Quelle image les indiens d'Amazonie se font-ils de la nature ? Pourquoi les Impressionnistes du XIXe siècle représentent-ils une révolution dans l'histoire de la perception ? Et plus généralement, d'où viennent les images, comment les comprendre ?

TotémismeTotémisme. Peinture sur écorce d’un kangourou femelle. Ile Croker, Océanie.
© musée du quai Branly, photo Michel Urtado, Thierry Ollivier

Pour tenter de répondre à ces questions, le musée du Quai Branly vient de lancer sa troisième grande exposition : "La Fabrique des images". Dans l'ambiance intimiste clair-obscur de la mezzanine ouest du musée, ce sont 160 objets qui sont rassemblés, en provenance des 5 continents. Une sélection d'oeuvres d'art et d'objets impressionnante qui dépasse les classifications habituelles et qui va au-delà de tout classement géographique ou chronologique.

"L'objectif de l'exposition est de donner à voir ce qui ne se voit pas d'emblée dans une image, explique Philippe Descola, anthropologue et commissaire de l'exposition. Le regard d'aujourd'hui a été façonné pour l'essentiel par la tradition de l'art occidental. Le plus souvent, (…) les conventions qui guident la mise en image restent opaques aux visiteurs d'un musée du XXIème siècle."

Ancien élève de Claude Levi-Strauss, il a conçu cette exposition comme une expérimentation scientifique, comme une mise en musique de ses travaux de recherches et d’enseignement à l’Ecole des Hautes Etudes en Sciences Sociales (EHESS). L’idée de Philippe Descola : plutôt que d'envisager les différents types de représentations du monde séparément, pourquoi ne pas les juxtaposer pour mieux en saisir les particularités. "Cela fait des années que je travaille en anthropologie comparée. Et j'ai pensé qu'une exposition pourrait mettre en avant certaines questions mieux que je ne pourrais le faire à travers une étude scientifique, nous confie le chercheur.
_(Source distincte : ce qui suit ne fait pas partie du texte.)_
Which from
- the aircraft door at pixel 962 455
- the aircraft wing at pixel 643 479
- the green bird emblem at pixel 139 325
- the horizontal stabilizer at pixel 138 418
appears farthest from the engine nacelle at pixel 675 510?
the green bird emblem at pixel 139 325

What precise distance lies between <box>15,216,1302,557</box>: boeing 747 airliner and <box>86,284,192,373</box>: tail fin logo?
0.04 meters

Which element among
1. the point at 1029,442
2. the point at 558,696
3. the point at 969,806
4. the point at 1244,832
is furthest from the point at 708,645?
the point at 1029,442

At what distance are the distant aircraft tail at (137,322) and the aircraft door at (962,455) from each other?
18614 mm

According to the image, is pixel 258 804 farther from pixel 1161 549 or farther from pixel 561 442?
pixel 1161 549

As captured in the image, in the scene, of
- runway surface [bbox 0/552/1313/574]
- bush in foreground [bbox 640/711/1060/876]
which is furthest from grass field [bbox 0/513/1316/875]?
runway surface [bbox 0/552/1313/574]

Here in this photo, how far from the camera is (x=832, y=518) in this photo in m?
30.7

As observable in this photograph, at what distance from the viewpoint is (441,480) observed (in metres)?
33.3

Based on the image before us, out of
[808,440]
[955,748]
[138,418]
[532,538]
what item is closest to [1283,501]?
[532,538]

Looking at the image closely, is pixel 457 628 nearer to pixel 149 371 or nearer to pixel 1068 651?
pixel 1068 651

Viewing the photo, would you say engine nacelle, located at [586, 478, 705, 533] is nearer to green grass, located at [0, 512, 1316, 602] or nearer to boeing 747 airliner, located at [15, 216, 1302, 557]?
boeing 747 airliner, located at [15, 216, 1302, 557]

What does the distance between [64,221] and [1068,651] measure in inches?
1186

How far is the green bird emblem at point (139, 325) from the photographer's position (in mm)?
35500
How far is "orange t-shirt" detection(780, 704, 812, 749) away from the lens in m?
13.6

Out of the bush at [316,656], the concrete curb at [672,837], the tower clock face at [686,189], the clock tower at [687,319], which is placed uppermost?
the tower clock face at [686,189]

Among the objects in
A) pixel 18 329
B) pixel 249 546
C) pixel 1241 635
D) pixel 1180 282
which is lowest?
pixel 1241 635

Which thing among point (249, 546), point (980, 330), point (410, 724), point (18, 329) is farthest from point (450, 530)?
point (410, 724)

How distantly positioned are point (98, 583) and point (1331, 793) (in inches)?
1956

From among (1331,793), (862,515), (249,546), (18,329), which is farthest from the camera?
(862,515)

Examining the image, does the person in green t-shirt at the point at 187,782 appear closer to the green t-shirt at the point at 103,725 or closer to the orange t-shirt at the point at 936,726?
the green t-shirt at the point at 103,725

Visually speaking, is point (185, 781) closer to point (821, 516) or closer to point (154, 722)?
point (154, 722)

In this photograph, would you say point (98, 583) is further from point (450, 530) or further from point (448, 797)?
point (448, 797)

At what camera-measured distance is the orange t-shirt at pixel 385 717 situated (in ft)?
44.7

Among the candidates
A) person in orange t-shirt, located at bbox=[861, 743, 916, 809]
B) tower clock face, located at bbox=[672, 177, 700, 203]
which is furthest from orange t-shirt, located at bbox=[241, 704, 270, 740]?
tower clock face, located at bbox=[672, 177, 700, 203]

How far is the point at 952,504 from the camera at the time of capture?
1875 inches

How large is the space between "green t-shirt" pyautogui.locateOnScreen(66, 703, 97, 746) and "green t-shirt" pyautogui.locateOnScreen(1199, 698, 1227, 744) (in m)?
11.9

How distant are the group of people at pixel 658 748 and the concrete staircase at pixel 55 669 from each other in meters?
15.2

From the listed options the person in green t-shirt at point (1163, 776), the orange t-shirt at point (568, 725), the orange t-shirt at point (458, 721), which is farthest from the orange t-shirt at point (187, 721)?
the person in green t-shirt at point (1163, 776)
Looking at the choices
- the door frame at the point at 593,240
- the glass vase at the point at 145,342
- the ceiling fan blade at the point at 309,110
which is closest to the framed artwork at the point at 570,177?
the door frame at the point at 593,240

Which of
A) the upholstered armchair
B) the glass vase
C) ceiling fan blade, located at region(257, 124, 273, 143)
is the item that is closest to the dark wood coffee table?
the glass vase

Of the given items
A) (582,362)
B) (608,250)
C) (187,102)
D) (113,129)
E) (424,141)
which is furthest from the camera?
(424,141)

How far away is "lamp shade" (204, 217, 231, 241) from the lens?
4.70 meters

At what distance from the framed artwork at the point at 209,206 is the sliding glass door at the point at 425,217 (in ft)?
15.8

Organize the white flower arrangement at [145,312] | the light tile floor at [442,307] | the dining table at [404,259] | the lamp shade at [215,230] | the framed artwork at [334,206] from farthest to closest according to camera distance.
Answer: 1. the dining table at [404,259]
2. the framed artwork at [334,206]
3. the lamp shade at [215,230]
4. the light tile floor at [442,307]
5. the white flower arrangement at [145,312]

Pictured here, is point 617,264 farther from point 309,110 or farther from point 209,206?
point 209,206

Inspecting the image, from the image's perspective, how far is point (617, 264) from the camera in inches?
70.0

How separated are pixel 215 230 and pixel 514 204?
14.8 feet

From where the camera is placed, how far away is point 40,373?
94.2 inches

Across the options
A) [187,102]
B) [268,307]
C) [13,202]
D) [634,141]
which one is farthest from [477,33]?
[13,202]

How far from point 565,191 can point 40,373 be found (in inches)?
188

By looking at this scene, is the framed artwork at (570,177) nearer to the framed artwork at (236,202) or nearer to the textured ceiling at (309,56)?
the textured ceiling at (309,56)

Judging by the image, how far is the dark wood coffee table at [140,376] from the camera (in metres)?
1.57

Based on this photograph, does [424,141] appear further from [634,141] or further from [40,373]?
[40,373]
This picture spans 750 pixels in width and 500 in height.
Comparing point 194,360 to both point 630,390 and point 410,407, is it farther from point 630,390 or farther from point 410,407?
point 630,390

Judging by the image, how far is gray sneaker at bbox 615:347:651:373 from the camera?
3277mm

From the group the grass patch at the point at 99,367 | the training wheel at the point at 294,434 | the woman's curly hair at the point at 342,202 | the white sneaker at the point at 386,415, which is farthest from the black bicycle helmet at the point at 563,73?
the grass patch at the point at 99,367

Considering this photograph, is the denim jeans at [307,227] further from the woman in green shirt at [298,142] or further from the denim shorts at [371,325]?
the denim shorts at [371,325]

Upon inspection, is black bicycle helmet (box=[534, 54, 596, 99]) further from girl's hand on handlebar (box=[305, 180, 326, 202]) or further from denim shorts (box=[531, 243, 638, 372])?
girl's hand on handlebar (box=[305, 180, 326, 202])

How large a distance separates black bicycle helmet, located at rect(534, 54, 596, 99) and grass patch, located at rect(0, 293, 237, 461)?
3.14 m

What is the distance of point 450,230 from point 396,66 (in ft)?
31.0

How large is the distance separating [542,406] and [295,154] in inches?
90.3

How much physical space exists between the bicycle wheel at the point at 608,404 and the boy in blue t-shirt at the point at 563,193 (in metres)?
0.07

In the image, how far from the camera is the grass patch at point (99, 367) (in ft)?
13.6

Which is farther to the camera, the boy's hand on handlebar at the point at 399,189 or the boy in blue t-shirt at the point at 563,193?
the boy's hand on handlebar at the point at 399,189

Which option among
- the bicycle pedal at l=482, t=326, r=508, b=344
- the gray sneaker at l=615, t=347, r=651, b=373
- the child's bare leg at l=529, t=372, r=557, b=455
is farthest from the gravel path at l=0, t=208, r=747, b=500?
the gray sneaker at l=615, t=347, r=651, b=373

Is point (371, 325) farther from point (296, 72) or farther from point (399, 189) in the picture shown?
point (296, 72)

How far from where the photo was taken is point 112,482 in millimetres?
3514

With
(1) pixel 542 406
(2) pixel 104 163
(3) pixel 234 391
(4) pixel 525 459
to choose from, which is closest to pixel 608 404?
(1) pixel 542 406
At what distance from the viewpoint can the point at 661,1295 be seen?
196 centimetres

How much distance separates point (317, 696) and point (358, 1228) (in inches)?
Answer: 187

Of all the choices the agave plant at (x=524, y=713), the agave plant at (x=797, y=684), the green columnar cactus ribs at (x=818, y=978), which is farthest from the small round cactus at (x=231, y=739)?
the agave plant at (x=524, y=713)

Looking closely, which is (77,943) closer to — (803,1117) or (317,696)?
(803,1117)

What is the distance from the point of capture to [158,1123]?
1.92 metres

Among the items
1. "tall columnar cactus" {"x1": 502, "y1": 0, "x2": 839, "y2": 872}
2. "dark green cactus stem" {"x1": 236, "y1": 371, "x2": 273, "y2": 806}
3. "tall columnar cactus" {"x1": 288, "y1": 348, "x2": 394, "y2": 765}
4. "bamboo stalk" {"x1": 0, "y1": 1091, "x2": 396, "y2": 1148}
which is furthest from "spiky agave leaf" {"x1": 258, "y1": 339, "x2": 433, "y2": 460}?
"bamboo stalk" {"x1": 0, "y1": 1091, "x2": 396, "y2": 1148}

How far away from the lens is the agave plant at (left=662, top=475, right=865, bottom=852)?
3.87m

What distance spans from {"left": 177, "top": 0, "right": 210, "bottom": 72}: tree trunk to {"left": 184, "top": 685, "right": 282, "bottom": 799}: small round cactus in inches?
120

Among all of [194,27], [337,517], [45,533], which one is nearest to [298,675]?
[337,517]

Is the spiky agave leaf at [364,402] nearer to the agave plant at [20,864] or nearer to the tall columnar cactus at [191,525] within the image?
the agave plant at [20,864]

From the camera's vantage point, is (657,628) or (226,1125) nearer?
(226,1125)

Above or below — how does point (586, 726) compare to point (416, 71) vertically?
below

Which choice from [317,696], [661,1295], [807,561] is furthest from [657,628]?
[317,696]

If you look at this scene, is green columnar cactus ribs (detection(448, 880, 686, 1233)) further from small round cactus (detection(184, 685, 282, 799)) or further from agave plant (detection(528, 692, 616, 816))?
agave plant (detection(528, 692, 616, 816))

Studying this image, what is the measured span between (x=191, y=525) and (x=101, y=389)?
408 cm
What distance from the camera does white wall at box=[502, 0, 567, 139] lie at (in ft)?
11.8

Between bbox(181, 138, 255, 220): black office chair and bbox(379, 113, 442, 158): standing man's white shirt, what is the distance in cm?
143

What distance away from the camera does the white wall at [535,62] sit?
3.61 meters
Moi-même, lorsque j'ai travaillé en Amazonie pour mes recherches, j'ai été très marqué par le fait que la distinction entre nature et société n'a aucun sens, contrairement à l'Occident." Sans doute le point de départ pour ce chercheur qui fût d'abord philosophe avant de se lancer dans l'anthropologie.

Quatre modèles

L'exposition met ainsi côte à côte les quatre grands modèles iconologiques créés par l'homme : l'animisme (Amazonie, Amérique du Nord, Sibérie, Asie du Sud-Est), le naturalisme (qui domine en Occident depuis l'âge classique), le totémisme (parmi les aborigènes australiens par exemple) et l'analogisme (Chine, Afrique de l'Ouest, Andes).

Philippe Descola a ainsi compilé des dizaines d'objets et de peintures du monde entier qui sont représentatifs selon lui, de l'un de ces quatre systèmes de pensée. Le visiteur déambulant ne se doute pas du travail titanesque de sélection et de démarchage auprès d'institutions culturelles du monde entier pour pouvoir emprunter les œuvres et créer ainsi le parcours proposé. Car c'est vraiment à un tour du monde auquel nous convie Philippe Descola.
L’exposition commence par un préambule : avant de pouvoir "regarder" ces images, il faut "lire". Dans la première pièce, quatre panneaux pour quatre définitions. Animisme (pas de distinction entre les animaux, les plantes et les hommes), naturalisme (les hommes se distinguent du monde qui les entoure), totémisme (une même figure originelle pour tous) et analogisme (une multitude de différences).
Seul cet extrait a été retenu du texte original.